Выбрать главу

-Ур-р-р-ра!

Понеслись кони, разойдись рука! И вперёд несётся Трофим, не отстает от брата и отца! Вместе с ними подвиг свершает. Супостатов крушит.

-Наша взяла!

И разбили татар. И гнали долго. И выжили. И победили.

Отец потом не раз с князьями русскими по полям ходил, пока не попал с малым постом на татарский разъезд. Привезли домой на телеге. Брат в Азове сгинул, без весточки. А Трофим женился, службу ратную нёс. Сына воспитал, и с ним в походах бывал. Женил сына на Курской красавице Елене Бруневой, дочери Курского служилого, воеводы царского. И ходили они с сыном под рукой Рязанских и Курских воевод, подданных князей Московских.

Но меня не было. Не было. Оставался мой разум чистый и моя душа мятущаяся. Зачем? Только всевышний мог знать, и он знал об этом. А я плыл по реке времени, встречая своих пращуров и приходя к ним в час последний, говоря слова утешения и прощения, и смирения. И рады были они, меня поняв и узрев.

И все благодарили господа, за продолжение рода своего.
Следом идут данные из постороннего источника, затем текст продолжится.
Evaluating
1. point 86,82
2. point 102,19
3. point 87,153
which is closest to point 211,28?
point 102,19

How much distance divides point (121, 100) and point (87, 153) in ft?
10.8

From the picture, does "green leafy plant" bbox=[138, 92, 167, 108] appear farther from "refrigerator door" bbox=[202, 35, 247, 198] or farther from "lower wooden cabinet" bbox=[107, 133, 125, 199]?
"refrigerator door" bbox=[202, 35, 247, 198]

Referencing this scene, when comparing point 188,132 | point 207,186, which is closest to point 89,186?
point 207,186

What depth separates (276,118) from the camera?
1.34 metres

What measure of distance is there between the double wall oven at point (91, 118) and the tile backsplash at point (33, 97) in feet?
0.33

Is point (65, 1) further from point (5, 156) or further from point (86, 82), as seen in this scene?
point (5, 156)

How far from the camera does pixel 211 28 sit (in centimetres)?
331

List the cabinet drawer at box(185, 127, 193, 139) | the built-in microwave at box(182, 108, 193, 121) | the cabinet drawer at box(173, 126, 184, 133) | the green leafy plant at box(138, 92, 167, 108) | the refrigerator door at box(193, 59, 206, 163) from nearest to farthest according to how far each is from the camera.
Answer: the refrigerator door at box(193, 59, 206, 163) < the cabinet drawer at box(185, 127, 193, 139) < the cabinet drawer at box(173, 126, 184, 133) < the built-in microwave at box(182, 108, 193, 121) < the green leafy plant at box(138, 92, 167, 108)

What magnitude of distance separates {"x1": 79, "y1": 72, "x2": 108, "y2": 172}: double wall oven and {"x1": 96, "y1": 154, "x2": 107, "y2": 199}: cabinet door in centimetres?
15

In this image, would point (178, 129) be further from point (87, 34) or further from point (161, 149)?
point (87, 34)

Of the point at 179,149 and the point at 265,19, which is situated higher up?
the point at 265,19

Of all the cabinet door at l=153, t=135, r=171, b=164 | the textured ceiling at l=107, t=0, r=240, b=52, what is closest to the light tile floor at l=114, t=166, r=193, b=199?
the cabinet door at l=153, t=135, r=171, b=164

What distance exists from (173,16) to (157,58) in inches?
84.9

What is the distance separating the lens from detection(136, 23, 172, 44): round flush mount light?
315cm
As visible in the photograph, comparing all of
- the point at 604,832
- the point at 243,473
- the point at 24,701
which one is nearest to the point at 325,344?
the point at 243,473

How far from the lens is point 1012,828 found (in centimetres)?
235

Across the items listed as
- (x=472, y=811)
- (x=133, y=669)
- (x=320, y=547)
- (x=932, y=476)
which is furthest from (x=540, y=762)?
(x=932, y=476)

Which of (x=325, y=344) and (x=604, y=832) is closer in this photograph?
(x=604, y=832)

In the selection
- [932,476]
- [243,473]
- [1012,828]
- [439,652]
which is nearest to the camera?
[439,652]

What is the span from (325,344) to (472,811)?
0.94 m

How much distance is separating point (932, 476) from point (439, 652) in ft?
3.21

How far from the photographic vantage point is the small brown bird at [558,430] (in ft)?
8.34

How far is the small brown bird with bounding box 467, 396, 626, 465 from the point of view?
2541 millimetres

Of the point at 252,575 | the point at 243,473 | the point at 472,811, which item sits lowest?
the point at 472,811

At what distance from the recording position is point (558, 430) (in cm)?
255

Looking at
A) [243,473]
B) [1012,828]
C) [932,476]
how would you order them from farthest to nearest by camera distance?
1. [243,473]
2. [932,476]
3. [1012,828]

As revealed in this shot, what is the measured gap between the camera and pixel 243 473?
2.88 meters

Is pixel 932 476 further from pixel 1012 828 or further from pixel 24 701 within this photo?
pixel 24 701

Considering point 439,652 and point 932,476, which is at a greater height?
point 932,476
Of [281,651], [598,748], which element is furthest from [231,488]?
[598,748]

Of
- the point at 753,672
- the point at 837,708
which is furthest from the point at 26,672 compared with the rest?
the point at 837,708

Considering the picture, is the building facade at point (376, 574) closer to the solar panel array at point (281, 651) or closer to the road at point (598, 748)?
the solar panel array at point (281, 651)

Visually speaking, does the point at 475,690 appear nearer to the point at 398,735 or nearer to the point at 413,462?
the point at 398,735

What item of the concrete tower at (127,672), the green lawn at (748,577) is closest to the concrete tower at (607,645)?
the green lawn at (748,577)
И я проживал и приходил. И рвалась душа безразличная в непонятии такого таинства, если ж нет меня, то зачем, почему, доля эта мне достаётся. Чем заслужена она, чем повинна? Кровь и боль, рождение и смерть. Смерть и радость в делах воинских.

А казаки, мои деды прадеды, жили, Дон-реку славили, слёзы плакали, счастье мыкали, службу правили, казаков и казачек плодили. Жизнью своей продолжали род кайсаков-кочевников, православие принявших, и породнившихся с русскими. Добра и мира желали, искали радости и спокойствия. А по жизни своей воинской, по укладу своему неспокойному, находили житьё пограничников, стороживших, хранивших, защищающих землю русскую.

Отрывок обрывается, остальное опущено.